Hierarchy of Capabilities: Mastery of long-range temporal understanding correlates with better long-term prediction. Post-training Qwen2.5-7B specifically on spatiotemporal understanding (creating Qwen2.5-7B-ST) allowed it to surpass both its base and the DeepSeek-R1-Distill-Qwen-7B variant, validating the "Understanding → Prediction/Planning" support structure.
Reflection is the Bottleneck: Most models score <50% in reflection. DeepSeek-R1 exhibits stronger reflection (fewer errors, higher correction rate) but still struggles with dynamic feedback integration. Non-reasoning models tend to be "overconfidently wrong," while reasoning models occasionally show "internal inconsistency."

Highlights & Insights¶

Verifiable Process-level Ground Truth: By using simulation for planning, real future values for prediction, and environment feedback for reflection, the authors quantify "intermediate reasoning correctness" rather than relying on subjective judgment.
Paired Experimental Design: Using same-architecture pairs (e.g., Llama3.3 vs. DeepSeek-R1-70B) isolates "reasoning post-training" as the variable, supporting the counter-intuitive finding that reasoning models aren't always superior in urban contexts.
Directional Insights of Ablation: The discovery that strong models benefit from intermediate reasoning while weak models are hindered by it provides direct guidance for deployment: weak models may perform better with end-to-end output rather than forced Chain-of-Thought (CoT).
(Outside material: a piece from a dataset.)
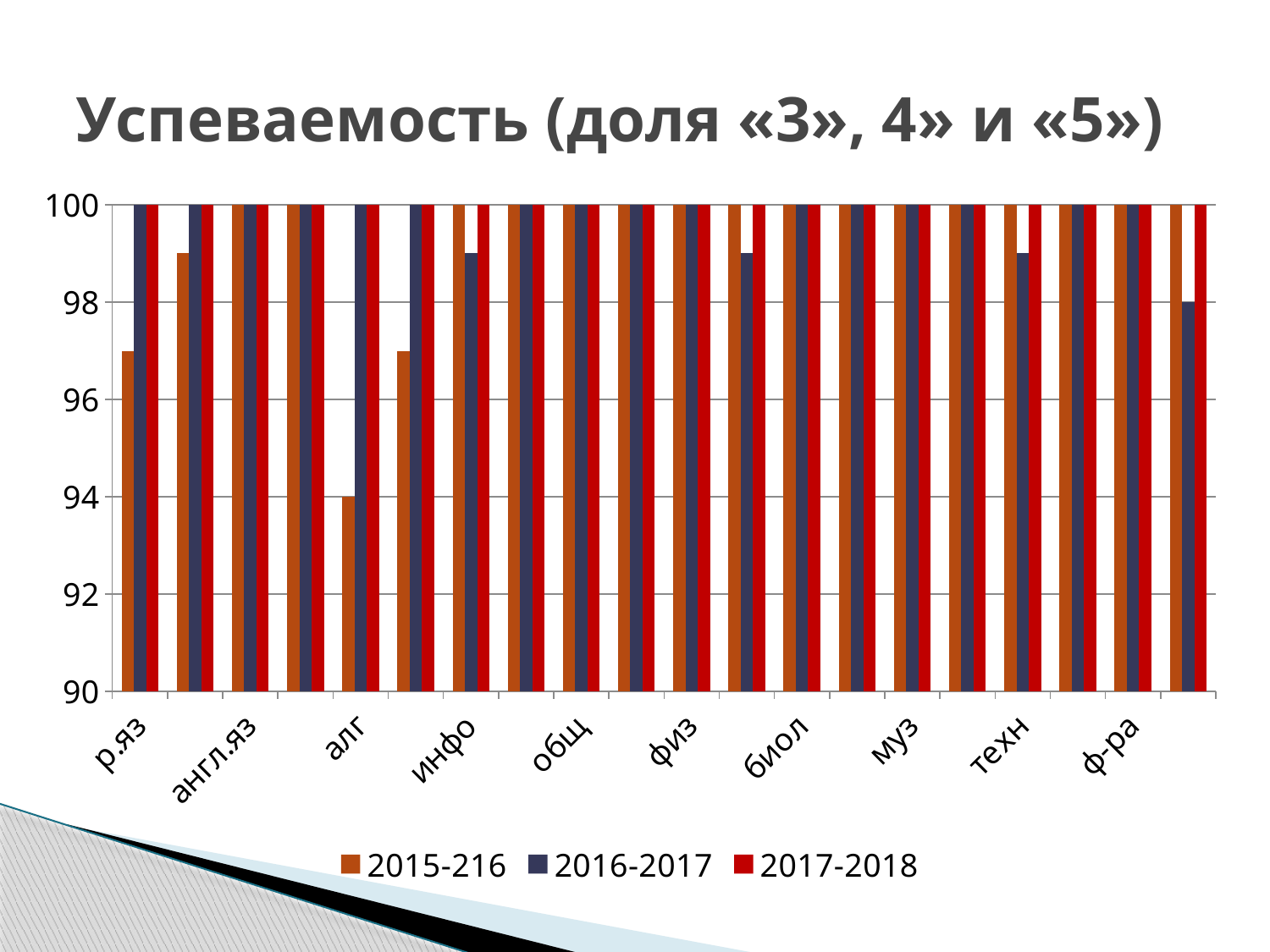
What are the three series listed in the legend? 2015-216, 2016-2017, 2017-2018 What is the title of the chart? Успеваемость (доля «3», 4» и «5») What is the value for алг in the 2015-216 series? 94 How many series does the legend list? 3 Is the value for инфо in the 2016-2017 series greater or less than 98? greater For алг, which is larger: the 2015-216 value or the 2016-2017 value? 2016-2017 Which category has the lowest value in the 2015-216 series? алг What is the value for р.яз in the 2016-2017 series? 100 What is the value for англ.яз in the 2017-2018 series? 100 Is the value for р.яз in the 2015-216 series greater or less than 98? less What kind of chart is shown on the slide? bar chart For алг, what is the difference between the 2017-2018 value and the 2015-216 value? 6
Limitations & Future Work¶

The paper focuses on evaluation rather than enhancement. Although spatiotemporal post-training was briefly validated (Qwen2.5-7B-ST), a systematic enhancement method is not provided.
Decision tasks rely on simulated environments; real-world validation is missing. Dimensions like social reasoning and multi-agent interaction are not yet covered.
The independence assumption of the four stages is questionable in complex tasks where boundaries might overlap.

Comparison with Outcome-only Benchmarks (STBench, CityGPT): USTBench is the first to combine process-level and end-to-end diagnosis while explicitly incorporating reflection and reasoning model baselines.
Support for Agent Frameworks (PreAct, ReflAct): While those works propose new reasoning mechanisms, USTBench provides the diagnostic platform to dissect exactly where those mechanisms succeed or fail.
Guidance for Urban LLMs (UrbanGPT, LLMLight): By proving that general reasoning training is inconsistent in the urban domain, USTBench highlights the necessity for domain-specific adaptation.

Rating¶

Novelty: ⭐⭐⭐⭐⭐ First benchmark to dissect urban spatiotemporal reasoning into four verifiable process dimensions.
Experimental Thoroughness: ⭐⭐⭐⭐⭐ Comprehensive coverage with 14 LLMs, 60k+ QAs, 9 tasks, and detailed ablations.
Writing Quality: ⭐⭐⭐⭐ Clear motivation and convincing examples; some technical details are deferred to appendices.
Value: ⭐⭐⭐⭐⭐ Provides actionable insights on reasoning model performance and the hierarchy of urban agent capabilities.